## STORED DATA
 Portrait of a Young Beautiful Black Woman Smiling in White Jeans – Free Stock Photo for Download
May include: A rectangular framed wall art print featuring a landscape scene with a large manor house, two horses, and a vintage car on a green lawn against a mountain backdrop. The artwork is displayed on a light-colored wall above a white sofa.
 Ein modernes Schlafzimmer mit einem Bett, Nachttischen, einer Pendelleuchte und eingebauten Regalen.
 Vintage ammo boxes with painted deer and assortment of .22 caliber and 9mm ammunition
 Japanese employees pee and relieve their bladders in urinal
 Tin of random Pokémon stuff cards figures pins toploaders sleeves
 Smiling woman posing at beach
---
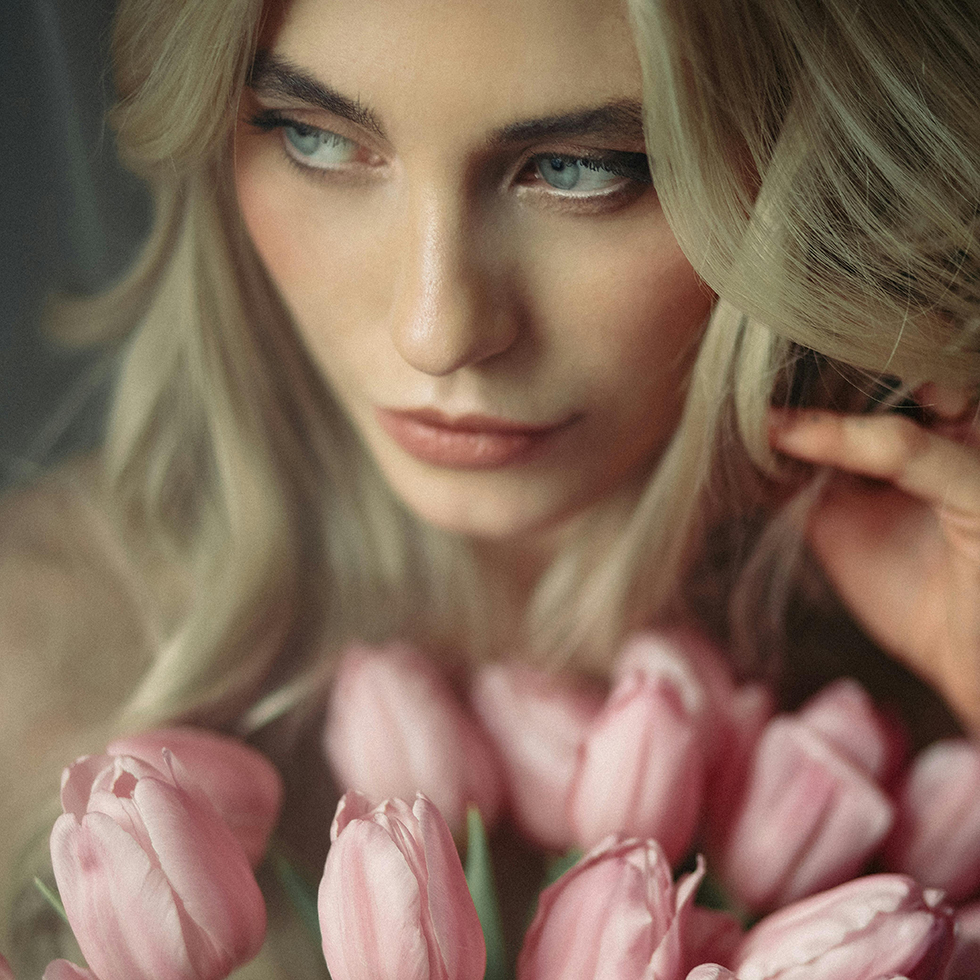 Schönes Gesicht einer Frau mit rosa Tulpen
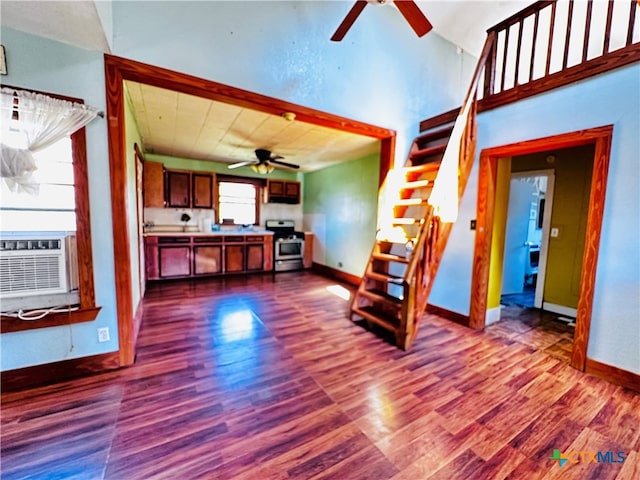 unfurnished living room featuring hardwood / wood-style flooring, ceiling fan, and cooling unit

## WORK REQUIRED
Render the lines from the one containing "Schönes Gesicht einer Frau mit rosa Tulpen" through the one containing "unfurnished living room", inclusive, as a Markdown table with the columns "No." and "Line", skipping any blank lines. Leave the pictures out of the answer.

## TASK RESULT
| No. | Line |
|---|---|
| 1 |  Schönes Gesicht einer Frau mit rosa Tulpen |
| 2 |  unfurnished living room featuring hardwood / wood-style flooring, ceiling fan, and cooling unit |